> **Polecenie**:
Przepisz fragment tekstu o negocjacjach unijno-brytyjskich, zaczynając od słów „W piątek rano” i kontynuując aż do słów „w czwartek wieczorem.”. Zamiast „brexitu” wstaw „wystąpienia Wielkiej Brytanii z Unii”.

> **Dostarczony tekst**:
◇ ◇ ◇ ◇ ◇

W piątek rano szef Rady Europejskiej Donald Tusk ma przedstawić oświadczenie w sprawie brexitu - podała Rada Europejska. Bruksela i Londyn ciągle nie osiągnęły porozumienia w sprawie kilku kwestii, co pozwoliłoby na przejście do drugiej tury rozmów na temat przyszłych relacji unijno-brytyjskich.
"Szef Rady Europejskiej Donald Tusk przedstawi oświadczenie prasowe ws. brexitu jutro o 7.50 w budynku Europa" - podała Rada Europejska w czwartek wieczorem.
Bez porozumienia
Komisja Europejska poinformowała w czwartek, że wciąż nie ma porozumienia z Wielka Brytanią, które pozwoliłoby rekomendować przejście do drugiej tury rozmów w sprawie przyszłych relacji unijno-brytyjskich. Rzecznik KE Margaritis Schinas oświadczył na konferencji prasowej, że termin na wypracowanie porozumienia jest do końca tygodnia. Dodał, że negocjacje mogą trwać nawet w weekend. Komisja Europejska jest gotowa na wznowienie rozmów z Wielką Brytanią w sprawie brexitu "w każdej chwili". Bruksela czeka na sygnał Londynu w tej sprawie. Przewodniczący KE Jean-Claude Juncker poinformował w poniedziałek w Brukseli na wspólnym briefingu z brytyjską premier Theresą May, że stronie unijnej nadal nie udało się zawrzeć porozumienia z Londynem w pierwszej turze rozmów.

◇ ◇ ◇ ◇ ◇

> **Dostarczony materiał**:
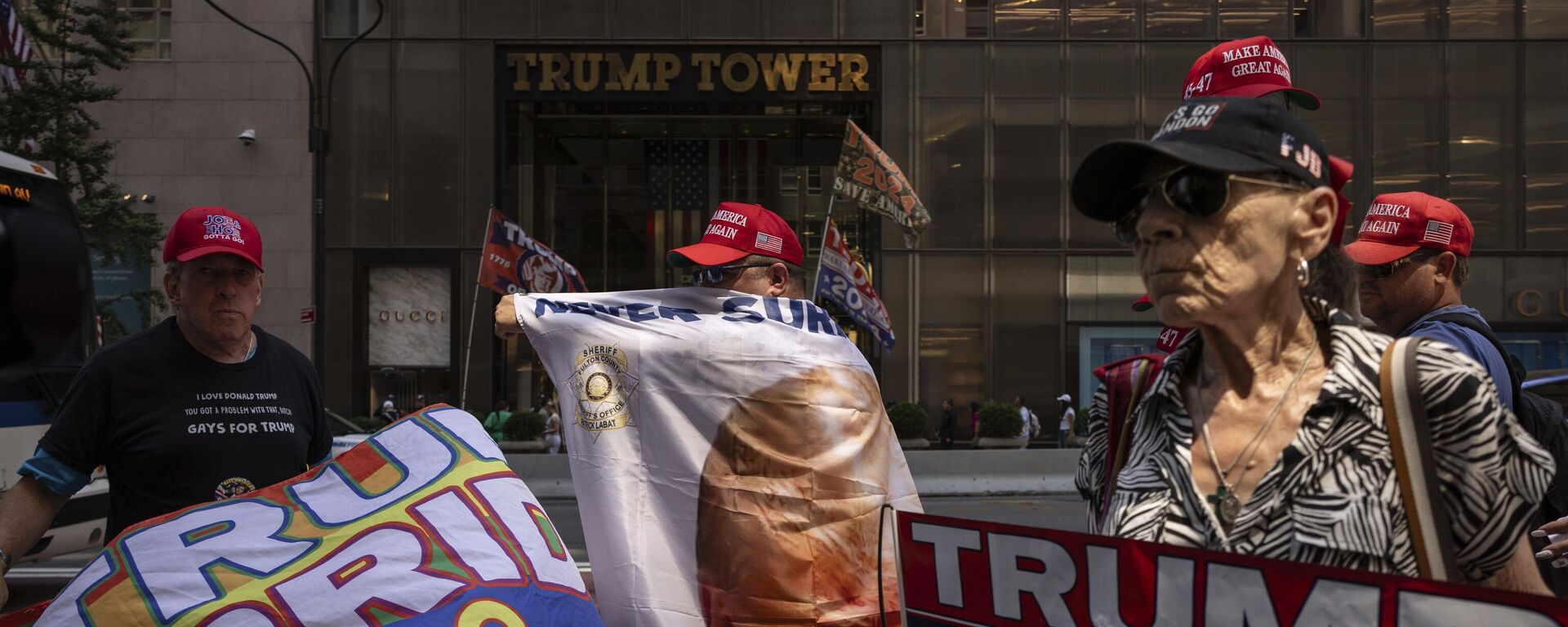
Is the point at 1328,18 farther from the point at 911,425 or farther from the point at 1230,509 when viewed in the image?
the point at 1230,509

◇ ◇ ◇ ◇ ◇

> **Rozwiązane zadanie**:
W piątek rano szef Rady Europejskiej Donald Tusk ma przedstawić oświadczenie w sprawie wystąpienia Wielkiej Brytanii z Unii - podała Rada Europejska. Bruksela i Londyn ciągle nie osiągnęły porozumienia w sprawie kilku kwestii, co pozwoliłoby na przejście do drugiej tury rozmów na temat przyszłych relacji unijno-brytyjskich.
"Szef Rady Europejskiej Donald Tusk przedstawi oświadczenie prasowe ws. wystąpienia Wielkiej Brytanii z Unii jutro o 7.50 w budynku Europa" - podała Rada Europejska w czwartek wieczorem.